Read on to learn about what ice thickness means per inch and when it’s safe to fish in the area.
How Strong is Ice Per Inch?
As mentioned you can measure ice using the right measuring tools, such as an ice gauger or axe. You can also use an ice chisel, cordless drill, or tape measure!
After you drill a hole through the ice, you have a more accurate measurements of its thickness.

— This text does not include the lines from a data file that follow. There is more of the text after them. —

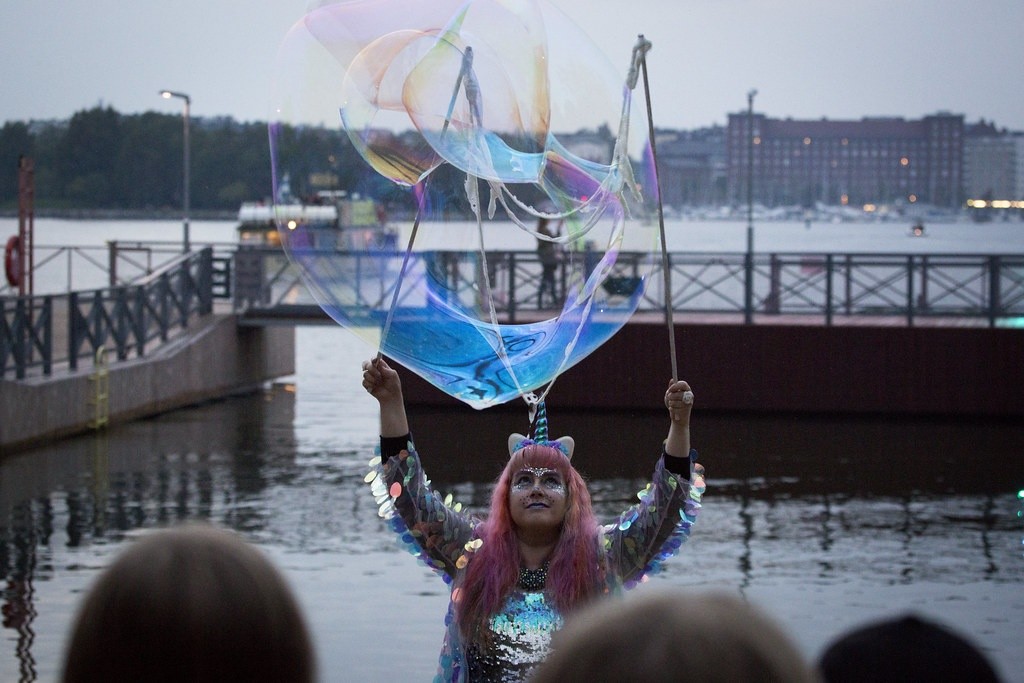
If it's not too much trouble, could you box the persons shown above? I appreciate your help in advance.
[537,217,564,311]
[361,357,703,683]
[531,586,805,683]
[61,523,315,683]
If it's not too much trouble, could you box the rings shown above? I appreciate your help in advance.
[683,391,693,404]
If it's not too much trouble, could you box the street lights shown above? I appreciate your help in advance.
[160,89,190,254]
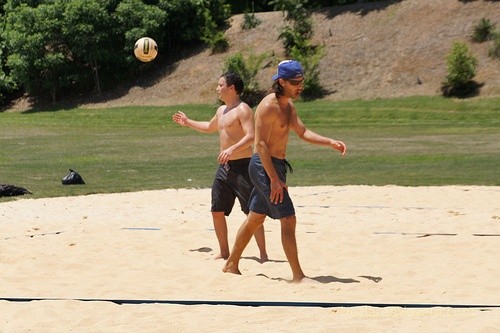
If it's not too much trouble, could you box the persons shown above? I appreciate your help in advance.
[221,59,347,286]
[172,71,270,265]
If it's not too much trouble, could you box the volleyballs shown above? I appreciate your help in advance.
[134,37,158,62]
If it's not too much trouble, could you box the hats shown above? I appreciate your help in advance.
[272,60,304,81]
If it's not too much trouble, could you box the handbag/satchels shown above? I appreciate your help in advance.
[62,169,85,185]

To give you an idea, check out the table below for the safe loads for clear solid ice:
|Thickness of Ice (in inches)||Load or activity|
|Less than 2 inches||Do NOT walk on|
|2 inches||One person on foot or skates|
|4 inches||Groups of people that walk in a single line (can withstand 200 pounds)|
|7 inches||Can take a small car|
|8 inches||Can take a 2.5 ton truck or a large group of people (anything over 8 inches)|
|9 inches||Can take a 3.5 ton truck|
|10 inches||Can take a 7-8 ton truck|
In general, ice isn’t considered safe to walk on when it’s less than 4 inches thick. Even if 2 inches is fine for one person to walk on, there is still a high risk of accidents. Furthermore, it is best to go with at least one buddy with you when ice fishing, which is why 4 inches is the safest bet.
Do take note that this measurement is only for clear solid ice and is not a measurement for other types of ice, such as white, cloudy ice. If ever you see old, milky ice, snow covers, or obstructions and currents running under the ice, avoid walking on it.

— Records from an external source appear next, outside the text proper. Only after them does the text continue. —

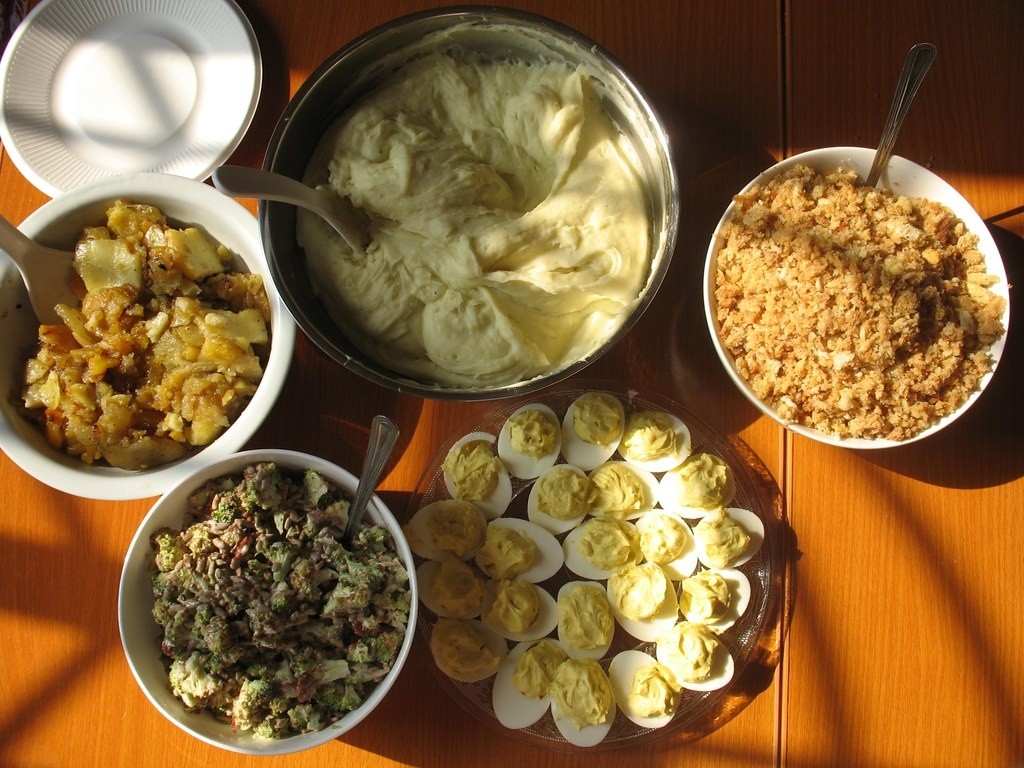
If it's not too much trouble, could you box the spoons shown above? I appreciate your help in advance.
[211,166,372,252]
[0,214,82,326]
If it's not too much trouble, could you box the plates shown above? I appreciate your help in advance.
[408,383,775,740]
[0,0,263,199]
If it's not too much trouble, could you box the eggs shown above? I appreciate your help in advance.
[404,393,766,747]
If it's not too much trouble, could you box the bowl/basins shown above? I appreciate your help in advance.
[0,173,294,500]
[704,147,1010,450]
[258,5,681,403]
[118,448,418,754]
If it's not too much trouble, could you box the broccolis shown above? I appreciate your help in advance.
[147,462,413,739]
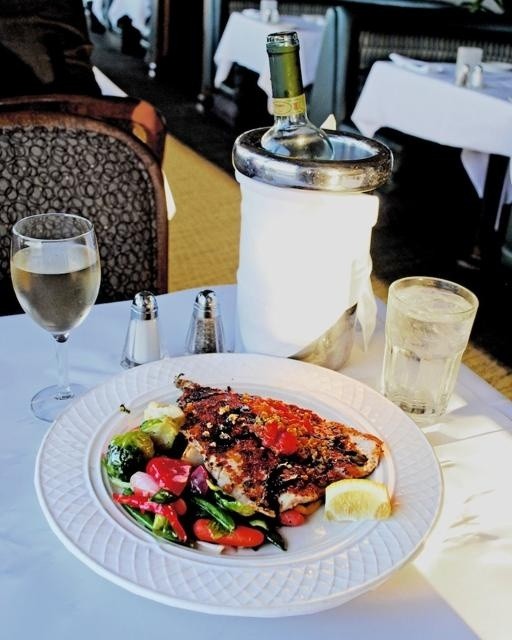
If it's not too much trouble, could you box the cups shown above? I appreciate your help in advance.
[379,276,480,426]
[455,46,484,75]
[232,126,394,373]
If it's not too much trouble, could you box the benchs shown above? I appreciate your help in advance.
[204,0,511,239]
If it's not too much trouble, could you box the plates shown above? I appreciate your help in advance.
[35,352,445,620]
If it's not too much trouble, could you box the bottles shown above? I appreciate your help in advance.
[119,289,169,371]
[455,63,486,91]
[257,32,335,164]
[178,290,226,359]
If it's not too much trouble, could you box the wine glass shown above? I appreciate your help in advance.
[10,212,102,424]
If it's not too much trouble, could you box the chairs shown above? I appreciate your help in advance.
[0,1,168,314]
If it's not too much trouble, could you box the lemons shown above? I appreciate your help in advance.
[324,478,392,524]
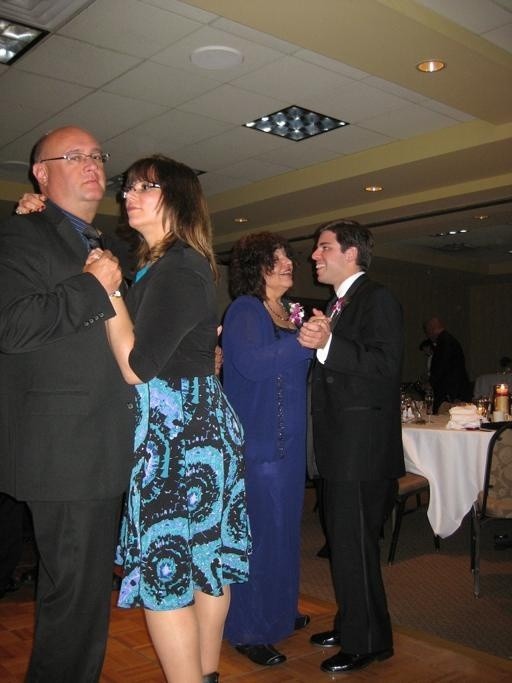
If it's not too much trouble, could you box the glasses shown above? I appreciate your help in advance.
[39,151,112,164]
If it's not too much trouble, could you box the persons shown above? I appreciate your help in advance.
[498,356,512,374]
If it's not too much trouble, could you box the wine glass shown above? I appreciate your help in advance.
[402,388,435,425]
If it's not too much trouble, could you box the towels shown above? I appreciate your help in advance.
[446,403,488,430]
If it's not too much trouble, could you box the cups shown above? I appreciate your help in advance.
[476,397,492,421]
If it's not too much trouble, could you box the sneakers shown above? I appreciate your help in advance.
[494,532,512,549]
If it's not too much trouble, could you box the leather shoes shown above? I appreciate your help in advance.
[232,638,288,667]
[293,613,311,630]
[0,568,39,599]
[309,630,341,648]
[318,639,395,674]
[111,575,123,591]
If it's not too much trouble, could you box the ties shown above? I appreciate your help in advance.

Clear ice is best to fish on, as this is most likely new and strong ice. Avoid white or opaque ice, as this has air pockets in it and will most likely be weaker. The same goes for light gray or dark black ice.
Wrapping It Up
Ice fishing is a dangerous activity if you don’t know how to properly navigate the ice. It all starts with observation, then measuring the ice thickness to ensure that it can withstand you and your buddies’ weights. If ever you feel suspicious about the ice in certain areas, move to another location rather than risk it!
Hopefully, you learned a lot about ice safety and how to properly gauge whether you can fish in particular spots or not. Continue to educate yourself about how to stay safe while ice fishing and make sure you always bring a buddy.